Ms. H was hospitalized on Sunday and was given furosemide at the beginning of her hospital stay. She has nasopharyngeal cultures pending and is currently on azithromycin and ceftriaxone. While in the hospital she is also taking Lisinopril, prednisone, a stool softener, enoxaparin, and insulin as needed.
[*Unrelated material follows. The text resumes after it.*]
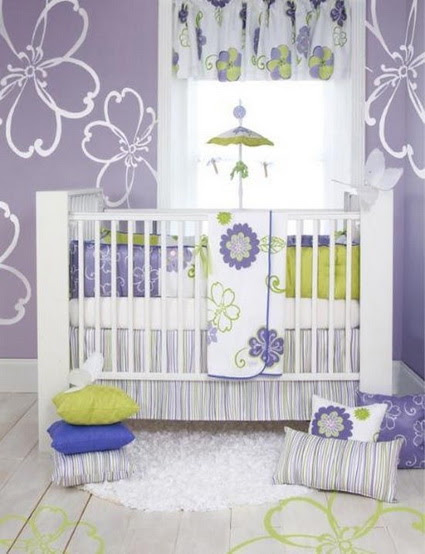 Dormitorio de bebé lila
During our interview, her blood sugar started at 180 and ended at 230, which she attributed to her breakfast. Ms. H’s had reported feeling constipated thus far, but she finally had a bowel movement last night. She reports that she had an echocardiogram that appeared “okay” and she is awaiting results on her pulmonary CT scan.

PMH:

Medical Problems

  • COPD—See HPI
  • Diabetes
    • Diagnosed in 1999
    • Controlled with both long acting and short acting insulin
    • Reports that she occasionally misses short acting doses with meals several times a week
  • Chronic Kidney Disease, Stage 3
  • Hypertension
  • Hyperlipidemia
  • s/p 2 suspected lacunar infarcts (“mini-strokes”)
  • Retinitis Pigmentosa
    • Associated cataract surgery in left eye
    • Currently in process of scheduling cataract surgery in right eye
    • Not currently treated;
  • Hypothyroidism
  • Sciatica
  • Osteoarthritis
  • Acute pancreatitis
    • o 2013
    • Reports association with unspecified hyperlipidemia drug

Trauma/Surgeries

  • s/p epidural abscess drainage
    • 2010
  • s/p cataract surgery left eye
    • 2008
  • s/p emergent cholecystectomy
    • 1986
  • s/p appendectomy (unknown year)

Obstetric Hx

  • Vaginal delivery
    • 1984
    • “high risk pregnancy”
    • Gestational diabetes

Medications:

Hospital medications:

  1. Furosemide: unknown dosage IV
  2. Lisinopril: unknown dosage po
  3. Prednisone: IV originally, now po; will be tapered after d/c
  4. Enoxaparin: unknown dose bid subcutaneous injection,
  5. Insulin glargine: injection, unknown dose
  6. Insulin aspart: injection, sliding scale based on blood sugar

Current medications (prior to hospitalization):

  1. Insulin glargine injection: 100 units at night
  2. Insulin aspart injections: sliding scale per meal
  3. Lisinopril: unspecified dose po qday
  4. Gemfibrozil: unspecified dose
  5. Levothyroxine: 88 mcg po qday
  6. Tiotropium inhaler: 2 inhalations daily
  7. Albuterol inhaler: 2 inhalations as needed

Allergies

NKDA

Habits and Risk Factors:

  • 42 pack year smoking history
  • Marijuana vaporizer use for sciatic and osteoarthritic pain
  • No alcohol use
  • No other recreational drug use

Family Medical History:

  • Mother: died of breast cancer at 68 yo; had ‘heart problems’ with her R tricuspid valve; had diabetes
  • Father: died of prostate cancer at 72; had a ‘heart attack’ prior to that
  • Several other extended relatives have had cancers

Social History:

Ms. H was born in Taiwan in 1959 and spent most of her childhood there until she moved to New York to finish high school and complete college. She moved to Los Angeles after this, where she had her son. She has lived in Renton, WA for the past 4 years. Ms. H lives with her 3 dogs and her son. She reports that she retired from her work as a librarian a few years ago and is planning a trip to Taiwan in the coming months to see her 90 yo aunt.

ROS:

General: See HPI

Skin: Negative for itching, or rashes; no nail changes

Breast: Not assessed

Head: Negative for trauma

Eyes: Negative for diplopia; denies pain or discharge, positive for blurry vision; reports that vision gets worse with high blood sugars

Ears: Negative for pain or discharge

Nose: See HPI

Throat: See HPI

Pulmonary: See HPI

Cardiovascular: See HPI; Denies palpitations, claudication, or cyanosis.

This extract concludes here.